While Rabasa is herself a tenured professor, her position in the World Languages department means that she is especially aware of and invested in the interests of contingent faculty, of which the World Languages department employs many. 

“We are concerned about the situation of our long-term full-time instructors because we think that someone who’s been at the college for decades should not be on one-year contracts, and I think most people would agree,” Rabasa said. “We have incredibly skilled, experienced instructors in those roles. They are by no means temporary instructors or filling in, and they are integral to the operation of our program … Everybody has to take a language at LC or pass their requirement, so Spanish does a lot of service for the university in terms of staffing and teaching courses that students use to fulfill that general education requirement.” 

Given the vital role of these contingent instructors, many of whom have been working at the college for years or even decades, Rabasa and the AAUP believe in the importance of listening to and valuing the perspectives of contingent faculty, and are committed to improving how this is reflected in faculty governance and compensation policy.

A core part of the AAUP’s purpose is to create dialogue between faculty and administration, while also being an independent space for faculty to meet and discuss their interests separate from these joint discussions. 

“I think that the college or the administration really is committed to the same values that AAUP is committed to: equity, fairness, faculty empowerment,” Kosansky said. “What we think as AAUP is that having an independent space for faculty to think that through on their own, from our perspective, benefits the process.”

Kosansky hopes this will allow faculty to better coordinate, conduct research and determine their stances in order to present a united front in discussions with administration.

“My view is that the AAUP works best when it’s putting together the interests of the faculty and the mission of the college. That being said, (faculty and administration) might have different views about how those go together,” Kosansky said. “What that relationship looks like as we move forward will depend entirely on the parties involved and who is willing to have those conversations. The administration does not have a role to support or not to support.
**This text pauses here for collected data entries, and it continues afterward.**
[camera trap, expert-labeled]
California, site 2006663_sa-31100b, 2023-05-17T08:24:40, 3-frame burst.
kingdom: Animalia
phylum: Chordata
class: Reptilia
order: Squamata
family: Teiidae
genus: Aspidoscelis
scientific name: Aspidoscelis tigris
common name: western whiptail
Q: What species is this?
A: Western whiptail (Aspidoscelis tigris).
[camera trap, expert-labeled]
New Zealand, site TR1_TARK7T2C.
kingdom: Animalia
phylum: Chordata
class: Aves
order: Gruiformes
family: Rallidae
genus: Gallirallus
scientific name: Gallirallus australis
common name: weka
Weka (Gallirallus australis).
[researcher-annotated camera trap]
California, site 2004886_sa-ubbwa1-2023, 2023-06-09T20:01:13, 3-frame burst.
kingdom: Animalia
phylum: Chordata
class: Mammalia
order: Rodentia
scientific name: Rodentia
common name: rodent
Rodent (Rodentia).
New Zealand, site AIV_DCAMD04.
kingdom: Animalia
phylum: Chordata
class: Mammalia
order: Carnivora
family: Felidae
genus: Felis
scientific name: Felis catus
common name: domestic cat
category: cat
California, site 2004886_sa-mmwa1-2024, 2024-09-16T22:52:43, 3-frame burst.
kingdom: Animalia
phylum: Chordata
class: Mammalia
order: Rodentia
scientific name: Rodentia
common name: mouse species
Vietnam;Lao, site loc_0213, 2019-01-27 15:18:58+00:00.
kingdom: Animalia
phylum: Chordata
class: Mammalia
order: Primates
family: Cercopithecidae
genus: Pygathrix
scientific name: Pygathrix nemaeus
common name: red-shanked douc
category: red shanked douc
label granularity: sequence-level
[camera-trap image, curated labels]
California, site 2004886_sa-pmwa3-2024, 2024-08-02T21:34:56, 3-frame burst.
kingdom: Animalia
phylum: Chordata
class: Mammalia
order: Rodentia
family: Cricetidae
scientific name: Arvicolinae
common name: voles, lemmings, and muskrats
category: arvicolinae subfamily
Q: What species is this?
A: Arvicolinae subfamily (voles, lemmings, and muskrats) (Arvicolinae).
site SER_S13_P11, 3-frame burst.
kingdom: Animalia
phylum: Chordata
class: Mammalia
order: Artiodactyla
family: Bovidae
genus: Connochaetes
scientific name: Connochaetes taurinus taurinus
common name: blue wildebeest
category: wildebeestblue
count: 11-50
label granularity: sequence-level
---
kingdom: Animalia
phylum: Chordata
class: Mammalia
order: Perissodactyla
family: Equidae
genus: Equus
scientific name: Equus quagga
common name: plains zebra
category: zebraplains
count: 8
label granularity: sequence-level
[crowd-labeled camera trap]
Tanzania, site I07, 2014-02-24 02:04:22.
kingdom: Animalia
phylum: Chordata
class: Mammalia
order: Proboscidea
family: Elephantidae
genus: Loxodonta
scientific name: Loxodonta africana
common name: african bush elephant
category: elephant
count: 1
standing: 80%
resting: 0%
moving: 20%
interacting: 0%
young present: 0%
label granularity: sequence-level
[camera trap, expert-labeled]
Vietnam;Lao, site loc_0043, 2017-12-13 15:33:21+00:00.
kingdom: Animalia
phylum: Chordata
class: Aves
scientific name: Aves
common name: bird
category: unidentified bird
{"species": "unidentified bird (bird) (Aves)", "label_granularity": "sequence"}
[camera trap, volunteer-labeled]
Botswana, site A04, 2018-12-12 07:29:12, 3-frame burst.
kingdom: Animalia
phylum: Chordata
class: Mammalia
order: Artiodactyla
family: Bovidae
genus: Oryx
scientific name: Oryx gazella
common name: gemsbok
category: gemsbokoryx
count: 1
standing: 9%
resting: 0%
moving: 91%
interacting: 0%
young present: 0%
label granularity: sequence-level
They’ve heard us; they’ve seen us.”

Overall, Kosansky is satisfied with the administration’s response and is hopeful about the future of the AAUP and its ability to collaborate openly and have productive discussions with administration. Dean of the College Bruce Suttmeier expressed similar sentiments in a statement, indicating that the administration understands the importance of the AAUP’s work and is open to supporting its goals. 

“AAUP as a national organization has been vital in ensuring academic freedom and strengthening higher education amid challenges of all kinds. The organization’s values of academic freedom and shared governance are values I share,” Suttmeier said. “Faculty governance … is vital to the success of the College, and I welcome AAUP’s role in being part of that success.” 

Kosansky explained why he believes AAUP’s work should be of interest to all LC students and faculty.

“AAUP looks to work with the administration to address issues that are of interest to the faculty and therefore are in the interest of students and the institution as a whole,” Kosansky said. “The better our work environment, the more we feel ownership of what’s going on, the more committed we are to the institution. … The more faculty feel empowered at the institution, the better it is for faculty experience. The better the faculty experience, the better they can provide students with good teaching.”

In service of its mission to build solidarity, the AAUP hopes to include even more faculty members in its discussions and advocacy work, in order to serve as a forum to amplify faculty voices across ranks and disciplines. While all faculty are always welcome to participate in forums and engage with the chapter’s work, Kosansky emphasized that the most impactful way to participate is to join the AAUP.

“If faculty really want to have a voice in what we are doing, they should become members,” Kosansky said.